A new system for allocating one of Canada’s most important grants program for university scientists leads to upsets in who gets funding.

BY JOHN LORINC | JUN 13 2011

University of Toronto math professor Jim Colliander likens the problem to owning a fleet of snazzy sports cars and not being able to come up with enough cash to pay for gas.

For the past decade, thanks to programs like the Canada Research Chairs, Canadian universities have successfully recruited hundreds of internationally recognized academics. But, Dr. Colliander says, the Natural Sciences and Engineering Research Council’s controversial new approach to allocating Discovery Grants – one of the main public funding sources for individual researchers in the sciences and engineering – has left some emerging and established researchers empty-handed, while others limp along with inadequate funds.

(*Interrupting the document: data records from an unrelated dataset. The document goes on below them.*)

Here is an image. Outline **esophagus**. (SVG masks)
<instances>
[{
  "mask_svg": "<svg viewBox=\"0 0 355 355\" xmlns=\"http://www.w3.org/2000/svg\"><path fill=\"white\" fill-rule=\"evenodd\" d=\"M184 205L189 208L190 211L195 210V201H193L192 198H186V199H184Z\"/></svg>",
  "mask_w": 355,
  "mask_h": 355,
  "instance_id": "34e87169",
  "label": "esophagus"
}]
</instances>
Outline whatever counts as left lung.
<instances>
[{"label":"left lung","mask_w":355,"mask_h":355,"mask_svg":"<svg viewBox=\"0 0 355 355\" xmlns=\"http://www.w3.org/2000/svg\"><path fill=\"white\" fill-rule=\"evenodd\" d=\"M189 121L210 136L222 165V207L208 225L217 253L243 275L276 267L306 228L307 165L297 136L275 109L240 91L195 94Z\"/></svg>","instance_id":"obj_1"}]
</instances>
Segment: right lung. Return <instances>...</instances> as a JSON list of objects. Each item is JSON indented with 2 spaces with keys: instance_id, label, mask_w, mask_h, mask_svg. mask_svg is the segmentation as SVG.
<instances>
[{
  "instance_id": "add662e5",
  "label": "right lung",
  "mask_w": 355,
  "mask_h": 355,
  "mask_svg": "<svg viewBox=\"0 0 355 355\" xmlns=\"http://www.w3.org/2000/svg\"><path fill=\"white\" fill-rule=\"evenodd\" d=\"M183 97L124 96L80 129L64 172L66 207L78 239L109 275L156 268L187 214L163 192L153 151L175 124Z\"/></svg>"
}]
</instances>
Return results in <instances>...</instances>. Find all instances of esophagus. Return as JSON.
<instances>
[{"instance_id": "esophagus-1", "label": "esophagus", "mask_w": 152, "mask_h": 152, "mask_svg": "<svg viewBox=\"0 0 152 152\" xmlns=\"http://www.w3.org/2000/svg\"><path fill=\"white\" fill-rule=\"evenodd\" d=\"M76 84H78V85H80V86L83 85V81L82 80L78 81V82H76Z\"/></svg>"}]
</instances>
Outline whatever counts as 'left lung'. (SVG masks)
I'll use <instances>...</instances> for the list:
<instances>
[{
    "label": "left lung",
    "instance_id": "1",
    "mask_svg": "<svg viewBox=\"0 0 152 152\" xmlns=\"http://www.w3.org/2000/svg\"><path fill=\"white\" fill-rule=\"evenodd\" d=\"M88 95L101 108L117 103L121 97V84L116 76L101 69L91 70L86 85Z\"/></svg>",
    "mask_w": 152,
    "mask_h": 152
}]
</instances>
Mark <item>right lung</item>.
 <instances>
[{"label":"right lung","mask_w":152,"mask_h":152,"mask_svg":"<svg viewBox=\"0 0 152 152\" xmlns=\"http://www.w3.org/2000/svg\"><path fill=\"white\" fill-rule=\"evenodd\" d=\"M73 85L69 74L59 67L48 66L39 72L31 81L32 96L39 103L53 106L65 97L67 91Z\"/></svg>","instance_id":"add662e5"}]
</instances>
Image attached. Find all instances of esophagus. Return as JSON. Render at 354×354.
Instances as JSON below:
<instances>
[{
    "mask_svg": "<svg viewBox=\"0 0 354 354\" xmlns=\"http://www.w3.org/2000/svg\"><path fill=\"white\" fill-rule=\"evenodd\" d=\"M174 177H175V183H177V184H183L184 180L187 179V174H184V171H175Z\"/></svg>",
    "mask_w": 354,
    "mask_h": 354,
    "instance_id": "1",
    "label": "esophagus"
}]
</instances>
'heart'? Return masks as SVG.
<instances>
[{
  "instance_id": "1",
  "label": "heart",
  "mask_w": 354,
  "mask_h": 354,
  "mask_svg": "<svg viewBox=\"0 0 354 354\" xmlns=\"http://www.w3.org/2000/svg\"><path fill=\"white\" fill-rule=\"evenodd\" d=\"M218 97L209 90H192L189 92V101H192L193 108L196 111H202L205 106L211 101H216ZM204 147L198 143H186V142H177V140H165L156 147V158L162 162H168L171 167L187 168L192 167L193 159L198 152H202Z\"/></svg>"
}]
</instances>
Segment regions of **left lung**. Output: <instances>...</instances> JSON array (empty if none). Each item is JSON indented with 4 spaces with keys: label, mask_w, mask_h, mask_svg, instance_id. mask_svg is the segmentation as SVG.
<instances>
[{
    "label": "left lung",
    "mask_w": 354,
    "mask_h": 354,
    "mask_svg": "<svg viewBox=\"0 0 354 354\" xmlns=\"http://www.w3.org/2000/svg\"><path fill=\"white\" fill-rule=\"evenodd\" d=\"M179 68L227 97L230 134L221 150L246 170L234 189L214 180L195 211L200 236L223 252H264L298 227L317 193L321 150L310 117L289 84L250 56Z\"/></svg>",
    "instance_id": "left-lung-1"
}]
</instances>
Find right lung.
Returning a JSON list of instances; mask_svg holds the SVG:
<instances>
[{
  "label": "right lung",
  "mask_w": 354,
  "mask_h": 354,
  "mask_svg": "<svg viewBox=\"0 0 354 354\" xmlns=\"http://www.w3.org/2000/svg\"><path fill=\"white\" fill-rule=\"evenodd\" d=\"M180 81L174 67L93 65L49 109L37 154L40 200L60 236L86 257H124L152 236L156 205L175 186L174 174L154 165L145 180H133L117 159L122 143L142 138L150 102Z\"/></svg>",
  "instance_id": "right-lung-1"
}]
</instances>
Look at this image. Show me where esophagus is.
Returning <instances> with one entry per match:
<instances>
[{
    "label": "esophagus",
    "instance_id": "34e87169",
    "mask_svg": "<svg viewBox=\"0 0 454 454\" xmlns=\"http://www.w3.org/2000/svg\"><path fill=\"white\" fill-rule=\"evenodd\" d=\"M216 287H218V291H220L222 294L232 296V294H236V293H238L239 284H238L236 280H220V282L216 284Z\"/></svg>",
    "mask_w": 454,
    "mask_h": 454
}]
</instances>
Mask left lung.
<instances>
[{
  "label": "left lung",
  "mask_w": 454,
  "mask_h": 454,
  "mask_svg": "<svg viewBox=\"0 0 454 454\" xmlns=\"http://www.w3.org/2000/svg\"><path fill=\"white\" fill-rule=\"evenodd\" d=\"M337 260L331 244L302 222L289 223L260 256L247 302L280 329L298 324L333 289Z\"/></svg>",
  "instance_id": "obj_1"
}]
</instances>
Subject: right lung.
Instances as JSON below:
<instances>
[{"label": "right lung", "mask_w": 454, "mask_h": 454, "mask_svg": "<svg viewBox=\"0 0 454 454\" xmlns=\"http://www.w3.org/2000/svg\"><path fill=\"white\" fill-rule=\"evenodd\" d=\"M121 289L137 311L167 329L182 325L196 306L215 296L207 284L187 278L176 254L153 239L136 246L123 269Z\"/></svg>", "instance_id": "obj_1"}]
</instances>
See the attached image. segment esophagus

“The new system has threatened the investment in talent of the last 10 or 15 years,” says Dr. Colliander, associate chair (research) for U of T’s math department. “The most talented people are the most easily recruited away.”

In recent months, such criticisms have been percolating through certain disciplines, especially Canada’s mathematics community, whose members have been particularly outspoken about the shortcomings of a system that is the result of three years of policy review by NSERC. “I understand that NSERC officials wanted to change the system and make it more dynamic and less conservative,” says University of British Columbia mathematician Nassif Ghoussoub. “But the new system is even worse than the older system.”

NSERC officials, for their part, acknowledge the math community’s concerns but staunchly defend the new peer-review process, used for the third time with the 2011 grants that were awarded in March. The new process assigns ratings ranging from “exceptional” to “insufficient” to applications for each of the three selection criteria (excellence of the researcher, merit of the proposal and training of highly qualified personnel). Then, grant applications of the same overall quality are grouped into funding “bins.” The size of the grant, relative to others in the discipline, depends on which bin the application falls into. The new system also relies on a more interdisciplinary approach to judging applications because so many research projects now straddle the traditional lines between fields.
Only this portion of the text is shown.